Aha. That would have been useful to see -- I saw the notice about 0.93, but not that.
when I roll back to v0.92, I get a different error (see below)
This doesn't seem very happy - any suggestions?
root@zfs2:~/XYZZY/v92# ceph-osd -d -i 4 --flush-journal
2015-04-09 16:31:44.756113 7f987f822900 0 ceph version 0.92 (00a3ac3b67d93860e7f0b6e07319f11b14d0fec0), process ceph-osd, pid 12605
2015-04-09 16:31:44.758743 7f987f822900 0 filestore(/var/lib/ceph/osd/ceph-4) backend btrfs (magic 0x9123683e)
2015-04-09 16:31:44.807613 7f987f822900 0 genericfilestorebackend(/var/lib/ceph/osd/ceph-4) detect_features: FIEMAP ioctl is supported and appears to work
2015-04-09 16:31:44.807673 7f987f822900 0 genericfilestorebackend(/var/lib/ceph/osd/ceph-4) detect_features: FIEMAP ioctl is disabled via 'filestore fiemap' config opt\
ion
2015-04-09 16:31:45.148028 7f987f822900 0 genericfilestorebackend(/var/lib/ceph/osd/ceph-4) detect_features: syncfs(2) syscall fully supported (by glibc and kernel)

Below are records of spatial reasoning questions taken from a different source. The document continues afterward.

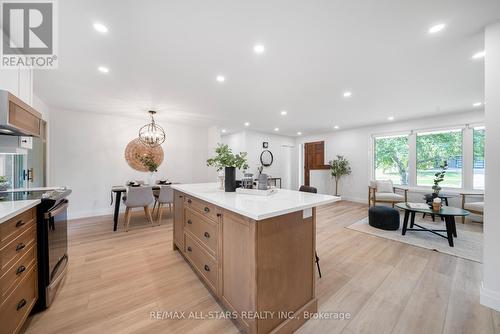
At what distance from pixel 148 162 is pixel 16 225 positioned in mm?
3036

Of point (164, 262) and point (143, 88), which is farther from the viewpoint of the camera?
point (143, 88)

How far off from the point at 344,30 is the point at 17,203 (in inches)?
121

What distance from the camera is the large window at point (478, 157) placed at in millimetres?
4234

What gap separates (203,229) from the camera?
1.85 metres

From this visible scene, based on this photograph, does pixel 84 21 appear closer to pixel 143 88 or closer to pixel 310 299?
pixel 143 88

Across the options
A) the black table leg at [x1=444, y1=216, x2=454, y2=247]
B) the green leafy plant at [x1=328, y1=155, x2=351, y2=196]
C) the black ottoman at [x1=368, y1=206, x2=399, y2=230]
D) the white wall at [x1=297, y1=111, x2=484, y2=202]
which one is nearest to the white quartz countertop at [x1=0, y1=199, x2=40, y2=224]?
the black ottoman at [x1=368, y1=206, x2=399, y2=230]

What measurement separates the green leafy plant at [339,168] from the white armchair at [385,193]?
1.29 meters

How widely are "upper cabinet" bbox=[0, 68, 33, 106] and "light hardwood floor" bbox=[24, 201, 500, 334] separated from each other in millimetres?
2078

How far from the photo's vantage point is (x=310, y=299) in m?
1.56

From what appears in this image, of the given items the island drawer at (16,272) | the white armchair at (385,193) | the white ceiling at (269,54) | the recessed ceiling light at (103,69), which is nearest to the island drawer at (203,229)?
the island drawer at (16,272)

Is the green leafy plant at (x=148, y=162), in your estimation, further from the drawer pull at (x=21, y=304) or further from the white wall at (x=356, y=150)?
the white wall at (x=356, y=150)

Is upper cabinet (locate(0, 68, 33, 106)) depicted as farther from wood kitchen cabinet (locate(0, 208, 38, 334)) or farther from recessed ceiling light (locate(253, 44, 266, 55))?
recessed ceiling light (locate(253, 44, 266, 55))

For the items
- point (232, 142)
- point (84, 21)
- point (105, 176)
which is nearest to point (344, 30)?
point (84, 21)

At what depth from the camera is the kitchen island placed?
1.24 metres
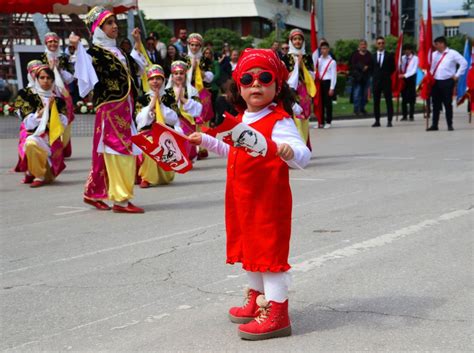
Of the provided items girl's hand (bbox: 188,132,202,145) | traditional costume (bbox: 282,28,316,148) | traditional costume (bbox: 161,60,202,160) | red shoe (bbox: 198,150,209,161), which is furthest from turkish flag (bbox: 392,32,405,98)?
girl's hand (bbox: 188,132,202,145)

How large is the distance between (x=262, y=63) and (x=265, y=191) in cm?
64

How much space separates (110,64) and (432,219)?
3.45 m

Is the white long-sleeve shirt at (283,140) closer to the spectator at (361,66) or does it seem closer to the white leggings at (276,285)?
the white leggings at (276,285)

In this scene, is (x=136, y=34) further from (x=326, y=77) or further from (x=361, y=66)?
(x=361, y=66)

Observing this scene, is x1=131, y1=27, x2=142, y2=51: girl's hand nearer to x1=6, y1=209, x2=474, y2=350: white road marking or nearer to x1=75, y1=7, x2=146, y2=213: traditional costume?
x1=75, y1=7, x2=146, y2=213: traditional costume

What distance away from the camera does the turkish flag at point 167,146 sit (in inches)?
166

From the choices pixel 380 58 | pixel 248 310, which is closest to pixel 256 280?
pixel 248 310

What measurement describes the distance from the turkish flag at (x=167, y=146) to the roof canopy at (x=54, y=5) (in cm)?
1314

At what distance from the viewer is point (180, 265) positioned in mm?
6082

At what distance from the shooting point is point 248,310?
4.55 metres

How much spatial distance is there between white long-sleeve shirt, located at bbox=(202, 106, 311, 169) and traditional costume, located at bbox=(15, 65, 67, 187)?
24.6ft

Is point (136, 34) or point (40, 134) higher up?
point (136, 34)

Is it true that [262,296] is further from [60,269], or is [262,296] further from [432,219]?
[432,219]

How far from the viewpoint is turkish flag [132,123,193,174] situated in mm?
4211
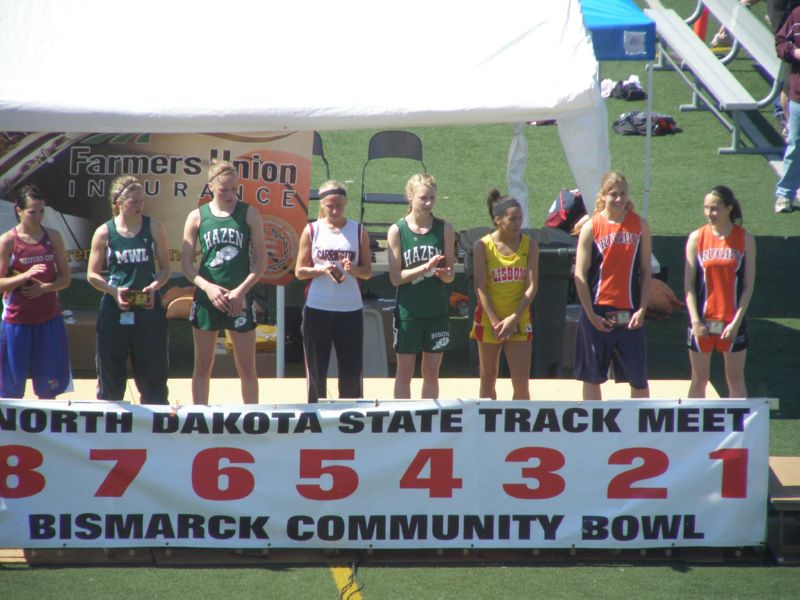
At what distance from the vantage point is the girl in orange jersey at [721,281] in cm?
698

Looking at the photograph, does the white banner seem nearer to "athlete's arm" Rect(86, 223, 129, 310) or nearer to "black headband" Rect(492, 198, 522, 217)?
"athlete's arm" Rect(86, 223, 129, 310)

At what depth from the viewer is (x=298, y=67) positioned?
7.84m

2015-04-09 16:31:45.148163 7f987f822900 0 btrfsfilestorebackend(/var/lib/ceph/osd/ceph-4) detect_feature: CLONE_RANGE ioctl is supported
2015-04-09 16:31:45.923009 7f987f822900 0 btrfsfilestorebackend(/var/lib/ceph/osd/ceph-4) detect_feature: SNAP_CREATE is supported
2015-04-09 16:31:45.923673 7f987f822900 0 btrfsfilestorebackend(/var/lib/ceph/osd/ceph-4) detect_feature: SNAP_DESTROY is supported
2015-04-09 16:31:45.923979 7f987f822900 0 btrfsfilestorebackend(/var/lib/ceph/osd/ceph-4) detect_feature: START_SYNC is supported (transid 372081)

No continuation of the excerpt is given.